Anderson's keuze voor UPenn was logisch. Ze werd in 1897 in Philadelphia geboren en groeide daar op. Bovendien had haar neef, de dirigent James DePriest, twee diploma's van de universiteit. In de volgende 16 jaar, tot haar dood in 1993, stuurde ze haar levenswerk naar de archief-525 dozen in totaal, met 34 plakboeken, 146 notitieboeken en dagboeken, 1.200 programma's van haar uitvoeringen en 277 uur opnames.
De UPenn-bibliotheek heeft al meer dan 4.400 foto's in de collectie gedigitaliseerd; nu zal de bibliotheek met behulp van een subsidie extra delen van de collectie digitaliseren en online beschikbaar stellen.
Dit materiaal omvat zowel de publieke als de private delen van Anderson's leven. In haar dagboeken schreef ze over haar ervaringen op tournee door Europa en de Verenigde Staten in een tijd waarin de bewegingen van zwarte mensen beperkt waren. De programma's en plakboeken documenteren haar werk: een potentieel project, het Dagelijkse Pennsylvanian rapporten, zou zijn om de locaties van haar uitvoeringen in kaart te brengen.

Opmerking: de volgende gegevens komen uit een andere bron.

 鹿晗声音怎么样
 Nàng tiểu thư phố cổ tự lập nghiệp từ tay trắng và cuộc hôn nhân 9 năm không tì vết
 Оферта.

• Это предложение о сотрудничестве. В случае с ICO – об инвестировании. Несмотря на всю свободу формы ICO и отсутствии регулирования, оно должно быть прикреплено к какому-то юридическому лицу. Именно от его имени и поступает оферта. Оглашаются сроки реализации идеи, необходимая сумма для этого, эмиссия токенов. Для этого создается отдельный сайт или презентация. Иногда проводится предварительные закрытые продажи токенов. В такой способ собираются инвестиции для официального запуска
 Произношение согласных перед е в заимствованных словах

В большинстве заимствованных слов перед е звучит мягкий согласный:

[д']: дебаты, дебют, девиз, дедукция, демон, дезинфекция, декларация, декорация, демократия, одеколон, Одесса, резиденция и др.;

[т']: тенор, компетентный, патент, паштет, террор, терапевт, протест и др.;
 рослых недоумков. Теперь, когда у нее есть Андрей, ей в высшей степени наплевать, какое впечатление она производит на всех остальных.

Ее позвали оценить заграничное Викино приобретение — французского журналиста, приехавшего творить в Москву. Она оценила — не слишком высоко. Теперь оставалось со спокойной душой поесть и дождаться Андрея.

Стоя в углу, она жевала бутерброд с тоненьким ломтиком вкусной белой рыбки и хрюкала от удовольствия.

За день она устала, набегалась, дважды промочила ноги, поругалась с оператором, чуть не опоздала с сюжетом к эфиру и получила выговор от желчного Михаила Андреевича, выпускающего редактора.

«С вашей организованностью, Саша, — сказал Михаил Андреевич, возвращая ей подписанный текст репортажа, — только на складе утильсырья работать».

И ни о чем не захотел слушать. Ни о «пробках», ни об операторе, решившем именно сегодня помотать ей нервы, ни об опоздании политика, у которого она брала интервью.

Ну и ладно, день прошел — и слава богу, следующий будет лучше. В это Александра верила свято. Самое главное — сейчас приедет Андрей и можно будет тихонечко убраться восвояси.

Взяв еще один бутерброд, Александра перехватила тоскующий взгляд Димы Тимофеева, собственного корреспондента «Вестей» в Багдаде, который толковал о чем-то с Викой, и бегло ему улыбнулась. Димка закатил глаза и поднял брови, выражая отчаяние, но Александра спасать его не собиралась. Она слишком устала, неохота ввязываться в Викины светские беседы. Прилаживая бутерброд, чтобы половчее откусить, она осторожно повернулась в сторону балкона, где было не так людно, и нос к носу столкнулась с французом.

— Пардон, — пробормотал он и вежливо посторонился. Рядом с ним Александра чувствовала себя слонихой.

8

In de grootst mogelijke mate zullen de nieuw gedigitaliseerde materialen online beschikbaar zijn. Anderson gaf de universiteit controle over het grootste deel van de collectie, maar de rechten op sommige van de opnamen zijn nog steeds in handen van commerciële entiteiten.
Naast opnames van haar eigen uitvoeringen, bevat Anderson's donatie aan UPENN haar persoonlijke muziekbibliotheek - meer dan 2000 nummers in manuscript en nog eens 2.000 gedrukte partituren. Ze gaf deze materialen aan de school, zodat de mensen in de plaats waar ze opgroeide, in staat zouden zijn om te leren over haar leven en waar ze van hield. Nu zal de wijdere wereld dat ook doen.